Köpek kalbi: Bir Bulgakov tiyatrosu

Kültür/Sanat Haberleri —

Köpek Kalbi, sahne

Köpek Kalbi, sahne

  • Bulgakov’un metninde ulaştığımız bütün toplumsal, politik, sosyolojik eleştirilere bu oyunu izleyerek ulaşabiliyoruz. Şarik’in zavallı bir sokak hayvanından orta kademeli bir bürokrata dönüşümünün ardında yatan ahlaki, felsefi ve siyasi sebepler, epey incelikli bir performansla önümüze seriliyor.

BİLGE AKSU

Türkiye’de son yılların en havalı keşiflerinden biri Bulgakov’du. Yazarın Sovyetler tarihi boyunca kenarda köşede kalmış eserleri, 80’lerde önce Rusya’ya, ardından İngilizcede dünyaya yayılsa da nitelikli Türkçe çevirileri biraz gecikti. Özellikle başyapıtı kabul edilen Usta ve Margarita’nın İş Bankası tarafından çevrilmesinden sonra tüm dünyada olduğu gibi, bu topraklarda da bir keşif süreci başladı.
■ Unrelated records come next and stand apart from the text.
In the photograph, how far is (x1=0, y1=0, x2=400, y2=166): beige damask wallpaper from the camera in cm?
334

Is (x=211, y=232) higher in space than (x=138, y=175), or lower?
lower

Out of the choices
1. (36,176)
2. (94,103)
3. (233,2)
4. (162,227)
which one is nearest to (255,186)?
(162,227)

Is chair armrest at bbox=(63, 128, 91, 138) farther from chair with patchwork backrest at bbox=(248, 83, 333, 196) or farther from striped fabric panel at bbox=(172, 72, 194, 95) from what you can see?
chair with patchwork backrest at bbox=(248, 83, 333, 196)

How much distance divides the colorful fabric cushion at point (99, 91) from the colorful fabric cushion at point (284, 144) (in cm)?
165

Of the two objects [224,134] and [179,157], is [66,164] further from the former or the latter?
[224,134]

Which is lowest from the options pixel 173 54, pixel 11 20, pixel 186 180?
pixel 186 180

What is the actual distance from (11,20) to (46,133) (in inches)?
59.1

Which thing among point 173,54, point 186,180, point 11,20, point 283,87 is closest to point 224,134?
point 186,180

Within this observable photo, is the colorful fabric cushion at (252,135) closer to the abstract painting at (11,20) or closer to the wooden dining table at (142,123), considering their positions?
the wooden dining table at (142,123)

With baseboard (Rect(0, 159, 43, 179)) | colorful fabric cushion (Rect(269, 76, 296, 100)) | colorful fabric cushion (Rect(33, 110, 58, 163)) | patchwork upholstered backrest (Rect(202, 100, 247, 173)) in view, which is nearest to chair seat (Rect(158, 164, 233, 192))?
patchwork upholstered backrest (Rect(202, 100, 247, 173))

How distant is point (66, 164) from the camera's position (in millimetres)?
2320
Bulgakov’un sayfalarca incelenen temel eseri Usta ve Margarita olsa da, içeriği itibarıyla belki ondan bile çarpıcı bulunan eseri Köpek Kalbi’nden bahsedelim biraz. Fakat doğrudan Bulgakov’un yazdığı metinden değil, bir uyarlamasından. Birkaç yıl önce özel bir ekip tarafından da sahneye taşınan Köpek Kalbi, bu yıl İBB Şehir Tiyatroları bünyesinde yeniden seyirci önüne çıkıyor. Yönetmenliğini Onur Demircan’ın, Dramaturjisini ise Başak Erzi’nin üstlendiği oyunu incelemeye geçmeden evvel kitaba dair bir iki kelam etmeyi gerekli görüyorum.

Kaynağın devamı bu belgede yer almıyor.